In questo lacerante conflitto è sintetizzata tutta la vicenda politica di Zedú. Amore e odio, potere e impotenza, perdono e rabbia.

Successore di Neto

La parabola politica di José Eduardo dos Santos era iniziata con la morte di Agostinho Neto in Russia, nel lontano 1979. Un’eredità non semplice, visto che Neto si era guadagnato una statura politica internazionale, culminata con riconoscimenti di assoluto prestigio, come il Premio Lenin per la pace nel 1975-76. La prematura scomparsa, nel 1979, aiutò a farlo assurgere a eroe nazionale incontestato, nonostante si fosse reso protagonista, fra l’altro, dell’episodio più drammatico dell’Angola: la strage del 27 maggio del 1977, quando decise di reprimere nel sangue un presunto colpo di stato dell’ex-ministro Nito Alves, facendo torturare ed eliminare un numero imprecisato di angolani. Si è parlato di una cifra che oscilla fra i 20mila e i 50mila.

Guerra civile con Unita

Fu in questo clima terribile di guerra civile con l’UNITA di Jonas Savimbi e di caccia alle streghe rispetto ai “frazionisti interni” che il nuovo astro nascente, rappresentato da dos Santos, emerse come figura di consenso nel l’Movimento popolare di liberazione dell’Angola (MPLA).

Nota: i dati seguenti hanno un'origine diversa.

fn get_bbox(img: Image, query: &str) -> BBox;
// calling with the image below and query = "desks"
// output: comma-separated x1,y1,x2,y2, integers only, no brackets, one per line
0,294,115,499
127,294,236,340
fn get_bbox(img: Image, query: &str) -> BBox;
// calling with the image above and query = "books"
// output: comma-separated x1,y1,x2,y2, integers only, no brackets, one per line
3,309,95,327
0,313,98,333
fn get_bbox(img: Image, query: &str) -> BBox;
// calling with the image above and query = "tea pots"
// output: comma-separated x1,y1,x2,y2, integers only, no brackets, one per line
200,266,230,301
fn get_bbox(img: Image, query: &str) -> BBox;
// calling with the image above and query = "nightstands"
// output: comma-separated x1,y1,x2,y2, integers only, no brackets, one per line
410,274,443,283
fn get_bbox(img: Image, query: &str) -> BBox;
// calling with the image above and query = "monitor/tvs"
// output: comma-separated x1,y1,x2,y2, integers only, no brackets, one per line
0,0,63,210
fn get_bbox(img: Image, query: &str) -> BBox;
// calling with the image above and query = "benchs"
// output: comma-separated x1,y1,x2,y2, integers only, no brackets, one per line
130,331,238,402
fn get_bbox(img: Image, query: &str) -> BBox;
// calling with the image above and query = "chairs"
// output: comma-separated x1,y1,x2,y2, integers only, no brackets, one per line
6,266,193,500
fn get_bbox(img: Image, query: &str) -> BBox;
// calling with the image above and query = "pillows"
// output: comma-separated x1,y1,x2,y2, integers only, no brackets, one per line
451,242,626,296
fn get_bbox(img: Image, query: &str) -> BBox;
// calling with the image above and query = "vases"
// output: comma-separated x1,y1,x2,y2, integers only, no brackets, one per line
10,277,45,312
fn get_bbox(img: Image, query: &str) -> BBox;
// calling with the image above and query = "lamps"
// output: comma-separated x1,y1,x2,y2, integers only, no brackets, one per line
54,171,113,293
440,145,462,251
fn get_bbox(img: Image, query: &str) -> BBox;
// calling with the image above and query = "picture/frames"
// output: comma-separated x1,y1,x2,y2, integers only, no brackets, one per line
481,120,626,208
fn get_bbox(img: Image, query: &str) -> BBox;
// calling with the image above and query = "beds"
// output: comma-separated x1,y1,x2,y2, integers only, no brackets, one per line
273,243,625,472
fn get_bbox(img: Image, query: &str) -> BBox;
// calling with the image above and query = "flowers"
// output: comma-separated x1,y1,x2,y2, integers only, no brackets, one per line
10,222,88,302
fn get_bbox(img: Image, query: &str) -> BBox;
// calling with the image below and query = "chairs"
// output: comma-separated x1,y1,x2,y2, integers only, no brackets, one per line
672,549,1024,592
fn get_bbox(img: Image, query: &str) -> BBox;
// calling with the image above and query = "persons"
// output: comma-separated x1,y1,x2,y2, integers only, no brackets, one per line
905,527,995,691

Una carriera politico-militare alle spalle, una laurea in ingegneria petrolifera ottenuta in Unione Sovietica, nel 1969, Dos Santos si era fatto le ossa nel partito di cui fu anche co-fondatore. Nel 1975 assunse, nel primo governo angolano indipendente, il ruolo di ministro degli esteri, per poi succedere ad Agostinho Neto. Nei primi anni fece fronte, con moderazione, a emergenze quali la guerra civile e il conflitto con le truppe sudafricane, a cui quelle cubane si stavano opponendo. Le sue abilità diplomatiche servirono per non permettere la distruzione totale del paese, che nel frattempo stava diventando uno dei giganti africani nella produzione di petrolio.

La parte, forse, peggiore della parabola politica di Dos Santos iniziò dopo il raggiungimento della pace con l’UNITA, nel 1991 (Accordi di Bicesse). Nelle prime, contestate elezioni libere del paese, nel 1992, Dos Santos non riuscì o non volle evitare un nuovo conflitto, terminato con la morte di Savimbi soltanto nel 2002.

Intimidazione e repressione

Ancora peggiori furono gli ultimi anni del suo governo, dal 2002 al 2017. Con la pace, Zedú costruì una democrazia soltanto formale, in cui intimidazione, repressione e frodi elettorali fecero dell’Angola uno dei paesi considerati non democratici, nel contesto africano.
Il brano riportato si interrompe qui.